Photo by Bob Christy/Kent State

Rob Curley
has gotten a lot of good press for his success at newspaper websites, but none better than the profile now online at Fast Company. Here's a typical observation:

... then along comes Curley, unburdened by pieties about "how we've always done it." Unlike previous ink-stained generations, he and his mostly young charges practice journalism with software code, video, podcasts, audio, slide shows, blogs--whatever works. Multimedia storytelling comes as naturally to him as satire did to Mencken. Likewise, interactivity: The notion of a newspaper as a conversation rather than a lecture doesn't strike fear in Curley, the way it does some newspaper purists. It's exciting, full of promise.

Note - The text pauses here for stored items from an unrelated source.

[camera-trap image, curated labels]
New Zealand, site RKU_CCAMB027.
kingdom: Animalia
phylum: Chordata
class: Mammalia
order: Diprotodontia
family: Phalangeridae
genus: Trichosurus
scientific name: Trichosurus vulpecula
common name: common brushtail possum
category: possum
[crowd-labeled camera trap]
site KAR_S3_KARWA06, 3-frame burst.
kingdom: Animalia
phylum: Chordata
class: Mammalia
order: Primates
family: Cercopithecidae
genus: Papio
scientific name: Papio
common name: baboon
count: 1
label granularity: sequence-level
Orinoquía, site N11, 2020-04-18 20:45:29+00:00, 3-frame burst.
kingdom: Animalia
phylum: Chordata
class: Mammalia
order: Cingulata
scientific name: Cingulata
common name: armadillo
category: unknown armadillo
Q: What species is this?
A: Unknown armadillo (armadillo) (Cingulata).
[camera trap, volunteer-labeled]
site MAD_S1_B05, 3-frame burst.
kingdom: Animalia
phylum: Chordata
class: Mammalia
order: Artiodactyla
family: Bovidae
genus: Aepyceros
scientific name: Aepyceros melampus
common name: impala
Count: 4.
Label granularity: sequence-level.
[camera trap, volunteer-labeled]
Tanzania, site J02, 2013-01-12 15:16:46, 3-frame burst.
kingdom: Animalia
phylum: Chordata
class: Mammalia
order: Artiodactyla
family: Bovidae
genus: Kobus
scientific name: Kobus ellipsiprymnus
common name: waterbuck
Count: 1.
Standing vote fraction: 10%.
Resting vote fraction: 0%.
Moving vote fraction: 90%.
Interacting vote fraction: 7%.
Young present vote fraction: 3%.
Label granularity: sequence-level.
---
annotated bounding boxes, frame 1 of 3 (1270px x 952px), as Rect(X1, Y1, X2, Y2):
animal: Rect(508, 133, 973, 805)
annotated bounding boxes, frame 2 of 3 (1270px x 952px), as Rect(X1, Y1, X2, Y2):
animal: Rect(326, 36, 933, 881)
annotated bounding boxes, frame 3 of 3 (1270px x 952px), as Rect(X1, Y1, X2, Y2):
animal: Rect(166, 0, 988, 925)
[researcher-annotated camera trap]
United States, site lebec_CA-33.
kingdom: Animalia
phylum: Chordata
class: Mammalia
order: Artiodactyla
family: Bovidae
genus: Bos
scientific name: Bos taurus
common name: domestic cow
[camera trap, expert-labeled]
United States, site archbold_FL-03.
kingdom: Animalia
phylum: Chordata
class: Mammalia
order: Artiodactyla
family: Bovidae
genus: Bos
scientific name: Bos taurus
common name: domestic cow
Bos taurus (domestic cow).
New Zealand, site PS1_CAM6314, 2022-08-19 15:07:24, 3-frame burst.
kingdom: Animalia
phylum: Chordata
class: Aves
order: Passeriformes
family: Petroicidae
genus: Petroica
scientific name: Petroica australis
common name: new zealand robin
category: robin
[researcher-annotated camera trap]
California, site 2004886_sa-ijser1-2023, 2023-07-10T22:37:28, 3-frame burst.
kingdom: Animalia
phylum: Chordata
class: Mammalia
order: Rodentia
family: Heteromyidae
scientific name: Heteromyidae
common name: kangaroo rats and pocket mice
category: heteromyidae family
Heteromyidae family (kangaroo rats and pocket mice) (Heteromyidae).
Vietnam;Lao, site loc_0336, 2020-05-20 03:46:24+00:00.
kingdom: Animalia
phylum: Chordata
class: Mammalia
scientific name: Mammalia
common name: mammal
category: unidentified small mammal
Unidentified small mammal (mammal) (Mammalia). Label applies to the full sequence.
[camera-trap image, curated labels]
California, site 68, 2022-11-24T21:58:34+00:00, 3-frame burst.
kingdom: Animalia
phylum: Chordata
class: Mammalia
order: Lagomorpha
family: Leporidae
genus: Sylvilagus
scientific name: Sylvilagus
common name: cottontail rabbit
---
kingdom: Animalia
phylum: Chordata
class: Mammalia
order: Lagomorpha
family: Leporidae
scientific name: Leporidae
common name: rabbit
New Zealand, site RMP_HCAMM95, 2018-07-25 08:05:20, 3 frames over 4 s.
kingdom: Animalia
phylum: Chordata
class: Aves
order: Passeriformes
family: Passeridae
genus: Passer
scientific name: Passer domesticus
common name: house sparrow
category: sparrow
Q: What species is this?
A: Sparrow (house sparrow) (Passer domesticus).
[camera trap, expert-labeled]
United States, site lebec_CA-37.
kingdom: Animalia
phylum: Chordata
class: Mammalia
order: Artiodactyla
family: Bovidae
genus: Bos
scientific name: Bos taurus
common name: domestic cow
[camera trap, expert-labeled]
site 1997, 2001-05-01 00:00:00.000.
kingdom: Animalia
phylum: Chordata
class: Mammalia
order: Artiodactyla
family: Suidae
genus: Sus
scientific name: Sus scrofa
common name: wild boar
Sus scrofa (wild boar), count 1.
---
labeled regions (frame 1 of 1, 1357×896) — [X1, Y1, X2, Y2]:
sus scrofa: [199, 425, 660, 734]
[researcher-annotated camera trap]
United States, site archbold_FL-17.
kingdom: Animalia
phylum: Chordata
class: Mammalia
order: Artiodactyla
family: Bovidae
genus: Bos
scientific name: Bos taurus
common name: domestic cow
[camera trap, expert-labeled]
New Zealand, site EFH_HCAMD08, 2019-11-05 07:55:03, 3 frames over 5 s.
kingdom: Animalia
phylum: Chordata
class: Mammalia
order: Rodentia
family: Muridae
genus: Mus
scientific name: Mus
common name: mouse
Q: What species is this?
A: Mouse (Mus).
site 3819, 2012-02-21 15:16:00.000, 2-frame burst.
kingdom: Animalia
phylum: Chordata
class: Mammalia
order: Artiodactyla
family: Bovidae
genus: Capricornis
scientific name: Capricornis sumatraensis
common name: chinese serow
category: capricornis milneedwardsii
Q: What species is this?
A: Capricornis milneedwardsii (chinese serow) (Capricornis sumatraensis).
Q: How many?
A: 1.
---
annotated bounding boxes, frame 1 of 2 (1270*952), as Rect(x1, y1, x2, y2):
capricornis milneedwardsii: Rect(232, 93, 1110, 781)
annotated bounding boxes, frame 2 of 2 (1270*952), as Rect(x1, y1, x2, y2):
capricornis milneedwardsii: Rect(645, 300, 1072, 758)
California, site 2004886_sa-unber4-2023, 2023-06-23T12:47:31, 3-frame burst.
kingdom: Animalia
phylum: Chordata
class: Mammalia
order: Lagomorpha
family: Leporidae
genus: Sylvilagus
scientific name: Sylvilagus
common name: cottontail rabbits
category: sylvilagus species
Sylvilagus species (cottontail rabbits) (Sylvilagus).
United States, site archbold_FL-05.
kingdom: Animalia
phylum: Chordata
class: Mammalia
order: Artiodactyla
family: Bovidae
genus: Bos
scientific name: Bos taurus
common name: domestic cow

And although that may seem a little super-heated, there is much to like about the way Curley approaches the business of employing digital tools to extend the work newspapers do. Importantly, one clear focus is on satsfying the information needs of audiences, not just doing what we've always done in different forms. I liked this explanation from Curley:

"Most people still think of a newspaper Web site as a digital version of what went on the press last night, but that's a small part of what we do," Curley says. "I want a site to be so cool and important to people that they talk about it the way you talk about having a great park where you live. It's a local amenity."

–Howard Weaver


  1. Curley's work is impressive and there's a lot we can take from it. We're trying to find a feature or several features to bring locals to the Web site every day. The form of choice now is blogs, but it will take new forms soon. I think we're seeing "fun" on the Web site that isn't happening in the paper and we have to run with it.